PROBLEMS AND TASKS:
A - In the GST invoice guide, start at the words "Every GST-registered business" and stop after "paying for software.". Write that passage out again, but change "penalties" to "fines".
B - Answer these questions from the GST invoice guide, one per line:
(i) Which rule of the CGST Rules requires a proper tax invoice?
(ii) At what amount do penalties start?
(iii) What free tool does the guide say is included?
C - Can you rewrite the paragraph in the GST invoice guide that begins "Every GST-registered business" as a short list that keeps its main facts?

READING TEXT:
(begin)

GST Invoice Rules in India: Complete 2026 Guide for Business Owners
GST invoice rules in India explained — CGST, SGST, IGST, HSN/SAC codes, mandatory fields, e-invoicing thresholds. Free GST invoice generator included.
Every GST-registered business in India is required by law (CGST Rules, Rule 46) to issue a proper tax invoice for every taxable supply of goods or services. Get this wrong and you face penalties starting at ₹10,000, ineligible input tax credit for your customers, and questions during your next GST audit.
This guide is the practical reference: GST invoice rules in India in 2026, the difference between CGST + SGST and IGST, when each applies, mandatory fields, HSN/SAC code requirements, e-invoicing thresholds, common mistakes that cost businesses lakhs, and the easiest way to generate compliant invoices without paying for software.

(end)

MATERIAL:
(begin)

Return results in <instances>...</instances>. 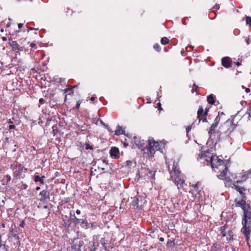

(end)

ANSWERS PROVIDED:
A -
Every GST-registered business in India is required by law (CGST Rules, Rule 46) to issue a proper tax invoice for every taxable supply of goods or services. Get this wrong and you face fines starting at ₹10,000, ineligible input tax credit for your customers, and questions during your next GST audit.
This guide is the practical reference: GST invoice rules in India in 2026, the difference between CGST + SGST and IGST, when each applies, mandatory fields, HSN/SAC code requirements, e-invoicing thresholds, common mistakes that cost businesses lakhs, and the easiest way to generate compliant invoices without paying for software.

B -
(i) Rule 46
(ii) ₹10,000
(iii) A GST invoice generator

C -
- Requirement: every GST-registered business in India must issue a proper tax invoice for every taxable supply of goods or services (CGST Rules, Rule 46).
- Consequences of getting it wrong:
  - penalties starting at ₹10,000
  - ineligible input tax credit for customers
  - questions during the next GST audit